• [To do] Please copy, word for word, everything in the data below from the line containing "Is the answer" down to the line containing "5. the jersey collar at [458,77]", with both of those lines included. Give only those lines.

### Material for this task

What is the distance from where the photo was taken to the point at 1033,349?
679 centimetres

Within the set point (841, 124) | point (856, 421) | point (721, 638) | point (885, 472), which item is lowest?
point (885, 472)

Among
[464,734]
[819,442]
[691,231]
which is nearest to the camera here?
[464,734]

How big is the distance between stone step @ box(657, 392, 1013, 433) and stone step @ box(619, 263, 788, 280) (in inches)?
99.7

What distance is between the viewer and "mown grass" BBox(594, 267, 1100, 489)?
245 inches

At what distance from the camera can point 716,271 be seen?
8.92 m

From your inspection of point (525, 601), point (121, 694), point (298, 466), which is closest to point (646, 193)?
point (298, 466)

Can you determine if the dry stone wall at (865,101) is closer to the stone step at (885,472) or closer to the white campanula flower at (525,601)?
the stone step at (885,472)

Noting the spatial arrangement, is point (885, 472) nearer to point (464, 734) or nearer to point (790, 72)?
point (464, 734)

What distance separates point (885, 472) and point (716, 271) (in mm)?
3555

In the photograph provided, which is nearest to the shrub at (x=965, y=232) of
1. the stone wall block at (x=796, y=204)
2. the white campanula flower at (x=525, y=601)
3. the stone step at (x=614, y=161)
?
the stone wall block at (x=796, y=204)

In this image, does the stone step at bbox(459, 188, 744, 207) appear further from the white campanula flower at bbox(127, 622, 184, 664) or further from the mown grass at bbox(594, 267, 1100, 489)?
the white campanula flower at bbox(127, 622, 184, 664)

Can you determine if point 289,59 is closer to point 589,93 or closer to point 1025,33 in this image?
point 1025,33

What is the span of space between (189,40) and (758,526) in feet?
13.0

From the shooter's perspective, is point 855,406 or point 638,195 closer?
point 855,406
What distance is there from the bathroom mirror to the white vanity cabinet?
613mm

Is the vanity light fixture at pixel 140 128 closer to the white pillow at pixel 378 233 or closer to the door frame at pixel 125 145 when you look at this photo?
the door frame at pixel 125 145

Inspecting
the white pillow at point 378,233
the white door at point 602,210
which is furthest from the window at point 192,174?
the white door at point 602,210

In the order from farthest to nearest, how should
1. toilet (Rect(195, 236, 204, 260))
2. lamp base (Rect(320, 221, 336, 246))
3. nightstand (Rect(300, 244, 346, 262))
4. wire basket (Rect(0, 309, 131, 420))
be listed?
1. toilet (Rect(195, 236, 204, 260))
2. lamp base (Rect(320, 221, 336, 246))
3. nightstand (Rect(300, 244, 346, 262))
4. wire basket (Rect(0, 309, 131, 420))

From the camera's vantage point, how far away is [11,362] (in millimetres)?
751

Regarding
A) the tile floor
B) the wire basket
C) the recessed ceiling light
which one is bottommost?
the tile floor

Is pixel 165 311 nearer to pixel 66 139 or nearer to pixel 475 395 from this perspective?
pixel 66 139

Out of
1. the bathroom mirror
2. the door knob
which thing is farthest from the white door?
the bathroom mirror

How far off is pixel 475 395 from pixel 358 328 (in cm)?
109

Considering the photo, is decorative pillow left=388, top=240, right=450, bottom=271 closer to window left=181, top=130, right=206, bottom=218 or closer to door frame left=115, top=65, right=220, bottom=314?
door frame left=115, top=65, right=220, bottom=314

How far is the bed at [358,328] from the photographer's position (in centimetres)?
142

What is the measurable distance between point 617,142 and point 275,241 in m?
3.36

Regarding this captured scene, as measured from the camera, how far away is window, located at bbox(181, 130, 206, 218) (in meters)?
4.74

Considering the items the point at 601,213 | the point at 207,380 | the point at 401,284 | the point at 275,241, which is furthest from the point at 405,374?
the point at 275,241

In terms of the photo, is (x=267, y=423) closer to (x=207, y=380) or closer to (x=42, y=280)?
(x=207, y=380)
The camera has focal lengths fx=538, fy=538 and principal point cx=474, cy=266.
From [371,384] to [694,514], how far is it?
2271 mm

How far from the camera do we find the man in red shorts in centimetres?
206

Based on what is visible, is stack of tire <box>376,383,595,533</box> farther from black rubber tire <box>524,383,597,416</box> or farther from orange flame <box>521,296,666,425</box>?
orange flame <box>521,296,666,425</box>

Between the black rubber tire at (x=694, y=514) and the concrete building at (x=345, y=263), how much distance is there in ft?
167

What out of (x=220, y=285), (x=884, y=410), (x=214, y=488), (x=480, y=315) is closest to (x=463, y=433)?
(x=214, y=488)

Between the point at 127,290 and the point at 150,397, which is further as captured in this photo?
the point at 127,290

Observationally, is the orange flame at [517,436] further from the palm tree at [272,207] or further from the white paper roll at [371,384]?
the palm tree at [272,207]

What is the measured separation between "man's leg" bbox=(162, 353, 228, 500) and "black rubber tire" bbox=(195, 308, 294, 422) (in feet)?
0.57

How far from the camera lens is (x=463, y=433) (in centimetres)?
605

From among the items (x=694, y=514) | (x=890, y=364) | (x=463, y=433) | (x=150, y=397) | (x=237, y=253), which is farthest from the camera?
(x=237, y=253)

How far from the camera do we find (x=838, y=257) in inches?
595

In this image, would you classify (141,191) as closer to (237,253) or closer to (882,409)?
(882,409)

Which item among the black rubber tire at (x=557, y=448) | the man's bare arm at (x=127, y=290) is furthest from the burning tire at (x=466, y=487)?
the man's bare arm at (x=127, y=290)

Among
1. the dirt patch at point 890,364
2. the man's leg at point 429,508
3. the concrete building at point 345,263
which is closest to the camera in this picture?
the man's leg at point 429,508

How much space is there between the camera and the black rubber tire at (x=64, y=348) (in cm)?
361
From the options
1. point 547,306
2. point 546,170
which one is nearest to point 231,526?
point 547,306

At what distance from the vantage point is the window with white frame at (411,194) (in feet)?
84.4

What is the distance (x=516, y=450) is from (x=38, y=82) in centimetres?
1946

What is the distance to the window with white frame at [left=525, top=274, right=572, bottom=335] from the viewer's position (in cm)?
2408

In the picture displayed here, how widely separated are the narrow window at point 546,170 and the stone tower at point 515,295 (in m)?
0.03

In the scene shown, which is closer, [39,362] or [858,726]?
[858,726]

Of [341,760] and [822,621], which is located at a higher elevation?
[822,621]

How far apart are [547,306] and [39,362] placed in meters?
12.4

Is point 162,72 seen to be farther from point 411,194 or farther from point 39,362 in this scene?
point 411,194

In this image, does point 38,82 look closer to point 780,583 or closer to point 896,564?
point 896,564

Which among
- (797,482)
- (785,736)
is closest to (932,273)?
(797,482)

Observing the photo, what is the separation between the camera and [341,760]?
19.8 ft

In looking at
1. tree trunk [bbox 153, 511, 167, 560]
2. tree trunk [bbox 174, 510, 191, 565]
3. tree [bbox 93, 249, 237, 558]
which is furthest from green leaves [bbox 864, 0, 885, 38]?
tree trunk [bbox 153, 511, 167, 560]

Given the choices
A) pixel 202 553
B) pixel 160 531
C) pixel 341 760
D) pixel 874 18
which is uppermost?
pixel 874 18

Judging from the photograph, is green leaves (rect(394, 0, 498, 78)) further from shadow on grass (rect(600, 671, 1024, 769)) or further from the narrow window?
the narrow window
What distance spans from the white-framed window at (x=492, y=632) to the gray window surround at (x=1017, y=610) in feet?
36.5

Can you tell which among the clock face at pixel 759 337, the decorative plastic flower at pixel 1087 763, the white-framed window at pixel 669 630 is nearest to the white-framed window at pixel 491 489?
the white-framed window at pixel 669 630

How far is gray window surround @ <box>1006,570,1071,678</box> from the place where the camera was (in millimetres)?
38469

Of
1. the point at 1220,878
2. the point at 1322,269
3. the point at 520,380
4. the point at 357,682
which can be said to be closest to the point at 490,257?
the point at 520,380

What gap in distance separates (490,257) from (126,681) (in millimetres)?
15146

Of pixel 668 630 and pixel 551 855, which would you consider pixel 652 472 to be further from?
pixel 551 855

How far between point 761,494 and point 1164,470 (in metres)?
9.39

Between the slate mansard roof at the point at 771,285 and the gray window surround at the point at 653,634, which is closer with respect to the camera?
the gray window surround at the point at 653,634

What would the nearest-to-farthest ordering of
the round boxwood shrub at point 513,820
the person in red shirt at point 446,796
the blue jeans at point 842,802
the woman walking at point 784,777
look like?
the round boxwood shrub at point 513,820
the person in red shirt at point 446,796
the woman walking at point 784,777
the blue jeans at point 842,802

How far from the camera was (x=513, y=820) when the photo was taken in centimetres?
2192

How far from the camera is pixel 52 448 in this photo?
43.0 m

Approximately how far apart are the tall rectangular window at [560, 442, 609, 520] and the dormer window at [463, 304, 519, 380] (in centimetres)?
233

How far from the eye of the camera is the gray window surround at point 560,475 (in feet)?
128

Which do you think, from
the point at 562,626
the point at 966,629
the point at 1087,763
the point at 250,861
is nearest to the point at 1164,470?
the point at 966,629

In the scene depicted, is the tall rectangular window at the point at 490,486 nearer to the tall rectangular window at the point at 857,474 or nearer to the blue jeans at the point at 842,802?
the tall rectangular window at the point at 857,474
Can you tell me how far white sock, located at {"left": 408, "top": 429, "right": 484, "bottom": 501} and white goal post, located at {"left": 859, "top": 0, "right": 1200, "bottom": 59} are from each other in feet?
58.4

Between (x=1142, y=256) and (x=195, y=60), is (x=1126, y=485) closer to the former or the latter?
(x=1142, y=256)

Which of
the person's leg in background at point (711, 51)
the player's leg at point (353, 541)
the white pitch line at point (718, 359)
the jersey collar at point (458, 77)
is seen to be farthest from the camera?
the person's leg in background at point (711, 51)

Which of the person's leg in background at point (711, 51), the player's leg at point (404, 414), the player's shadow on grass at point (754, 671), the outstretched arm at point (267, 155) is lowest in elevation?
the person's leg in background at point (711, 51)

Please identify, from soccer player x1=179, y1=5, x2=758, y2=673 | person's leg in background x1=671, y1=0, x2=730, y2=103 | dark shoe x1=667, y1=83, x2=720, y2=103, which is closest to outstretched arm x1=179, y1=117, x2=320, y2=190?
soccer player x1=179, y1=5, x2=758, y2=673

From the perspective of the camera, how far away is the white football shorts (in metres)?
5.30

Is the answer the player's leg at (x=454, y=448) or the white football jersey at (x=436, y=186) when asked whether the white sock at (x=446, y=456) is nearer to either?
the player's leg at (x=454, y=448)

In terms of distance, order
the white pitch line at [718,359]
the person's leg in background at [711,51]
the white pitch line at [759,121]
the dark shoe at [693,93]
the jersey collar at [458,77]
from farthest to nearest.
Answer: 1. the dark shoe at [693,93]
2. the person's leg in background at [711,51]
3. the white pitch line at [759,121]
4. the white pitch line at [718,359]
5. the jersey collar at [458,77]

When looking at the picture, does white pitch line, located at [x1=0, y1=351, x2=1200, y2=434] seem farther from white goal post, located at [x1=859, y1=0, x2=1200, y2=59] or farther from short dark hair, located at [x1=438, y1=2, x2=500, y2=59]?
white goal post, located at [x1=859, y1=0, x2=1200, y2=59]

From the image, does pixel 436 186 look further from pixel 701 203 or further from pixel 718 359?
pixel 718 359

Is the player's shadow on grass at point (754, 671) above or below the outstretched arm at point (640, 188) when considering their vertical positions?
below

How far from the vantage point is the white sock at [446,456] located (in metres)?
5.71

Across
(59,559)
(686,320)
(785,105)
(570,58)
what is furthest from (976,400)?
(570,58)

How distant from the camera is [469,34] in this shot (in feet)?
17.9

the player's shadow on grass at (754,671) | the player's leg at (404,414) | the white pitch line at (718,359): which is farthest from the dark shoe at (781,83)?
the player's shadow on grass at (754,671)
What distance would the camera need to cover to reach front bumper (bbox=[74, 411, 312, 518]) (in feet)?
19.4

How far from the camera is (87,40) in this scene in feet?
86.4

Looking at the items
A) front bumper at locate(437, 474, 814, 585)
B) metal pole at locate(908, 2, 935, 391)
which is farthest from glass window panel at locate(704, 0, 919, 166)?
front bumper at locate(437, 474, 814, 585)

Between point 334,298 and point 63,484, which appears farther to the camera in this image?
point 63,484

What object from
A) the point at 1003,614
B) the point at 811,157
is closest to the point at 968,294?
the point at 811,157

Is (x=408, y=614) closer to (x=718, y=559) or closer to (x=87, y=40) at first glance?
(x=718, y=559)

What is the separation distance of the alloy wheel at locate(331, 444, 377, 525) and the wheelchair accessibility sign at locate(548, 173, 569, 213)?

######

• [Output]
Is the answer the player's leg at (x=454, y=448) or the white football jersey at (x=436, y=186) when asked whether the white sock at (x=446, y=456) is nearer to either?
the player's leg at (x=454, y=448)

In terms of distance, order
the white pitch line at [718,359]
the person's leg in background at [711,51]
the white pitch line at [759,121]
the dark shoe at [693,93]
the jersey collar at [458,77]
from farthest to nearest.
Answer: 1. the dark shoe at [693,93]
2. the person's leg in background at [711,51]
3. the white pitch line at [759,121]
4. the white pitch line at [718,359]
5. the jersey collar at [458,77]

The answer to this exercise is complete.